## Extracted text
Neighborhoods is important in lattice data. In SIDS data example, neighborhood relationships are drawn by blue line in Figure \@ref(fig:lattice-example).Here, counties whose seats are closer than 30 miles are deemed neighbors. For instance, if we consider the bold red points, four blue points around it are neighbors.
## Spatial Models for Lattice Data
In spatial domain, the conditional approach \@ref(conditional-spatial-models) and the simultaneous approach \@ref(simultaneous-spatial-models) result in different models.
### Simultaneous Spatial Models
#### General Form
For simplicity, consider the square lattice in the plane $\mathbb{R}^2$.
\begin{equation}
D=\{s=(u, v): u=\ldots,-2,-1,0,1,2, \ldots ; v=\ldots,-2,-1,0,1,2, \ldots\}
(\#eq:lattice)
\end{equation}
The joint approach is to assume
\begin{equation}
\operatorname{Pr}(\mathbf{z})=\prod_{(u, v) \in D} Q_{u v}(z(u, v) ; z(u-1, v), z(u+1, v), z(u, v-1), z(u, v+1)).
(\#eq:joint)
\end{equation}
Equation \@ref(eq:joint) suggests that the probability of values on a specific location is determined by values of its neighbors.
Model definition of simultaneous spatial models
\begin{equation}
\phi\left(T_{1}, T_{2}\right) Z(u, v)=\epsilon(u, v)
(\#eq:gaussian-sg)
\end{equation}
where
\begin{equation}
\left\{\begin{aligned}
& T_{1} Z(u, v)=Z(u+1, v) \\
& T_{1}^{-1} Z(u, v)=Z(u-1, v) \\
& T_{2} Z(u, v)=Z(u, v+1) \\
& T_{2}^{-1} Z(u, v)=Z(u, v-1)
\end{aligned}
\right.
(\#eq:details-gaussian-sg)
\end{equation}
and
\begin{equation}
\phi\left(T_{1}, T_{2}\right)=\sum_{i} \sum_{j} a_{i j} T_{1}^{i} T_{2}^{j}
(\#eq:details-gaussian-sg2)
\end{equation}
Notice that $\phi(c_1, c_2)\neq 0$ for any complex number $|c_1| = |c_2| = 1$ must be met to ensure obtaining a stationary process.
#### Simultaneously Specified Spatial Gaussian Models
For this section, assume that $\{Z(s): s \in D\}=\left\{Z\left(s_{i}\right): i=1, \ldots, n\right\}$ is defined on a finite subset of the integer lattice in the plane.

## Written request 1
In the text on lattice data, how close must two counties' seats be for the counties to count as neighbors in the SIDS example?
## Written request 2
Repeat everything in the lattice data text from "(\#eq:gaussian-sg)" down to "(\#eq:details-gaussian-sg)".
Nothing in the listing is needed for the work here.

## Dataset excerpt

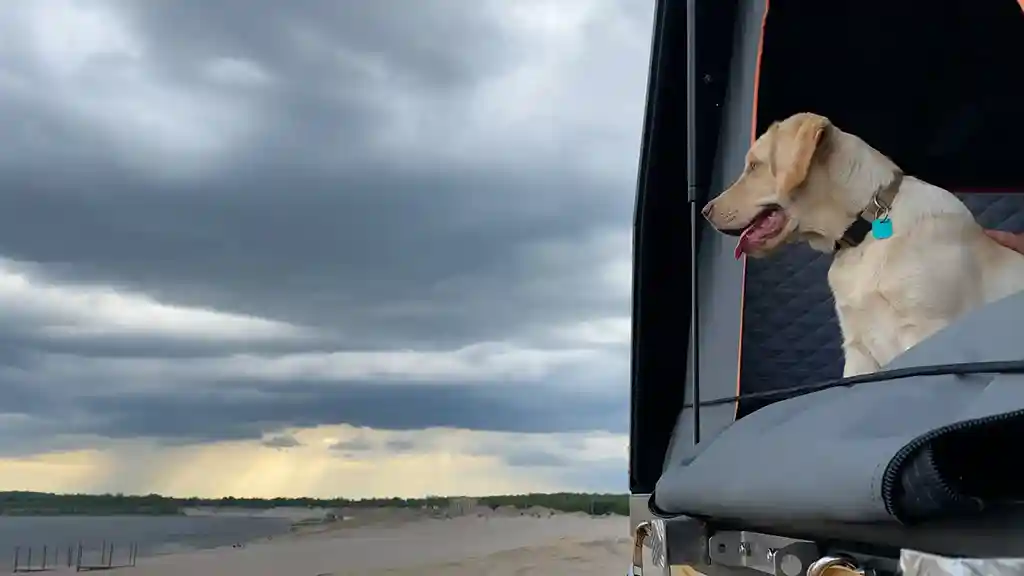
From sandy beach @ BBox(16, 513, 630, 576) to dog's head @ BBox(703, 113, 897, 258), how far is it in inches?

## Reply 1
Their seats must be closer than 30 miles.

## Reply 2
(\#eq:gaussian-sg)
\end{equation}
where
\begin{equation}
\left\{\begin{aligned}
& T_{1} Z(u, v)=Z(u+1, v) \\
& T_{1}^{-1} Z(u, v)=Z(u-1, v) \\
& T_{2} Z(u, v)=Z(u, v+1) \\
& T_{2}^{-1} Z(u, v)=Z(u, v-1)
\end{aligned}
\right.
(\#eq:details-gaussian-sg)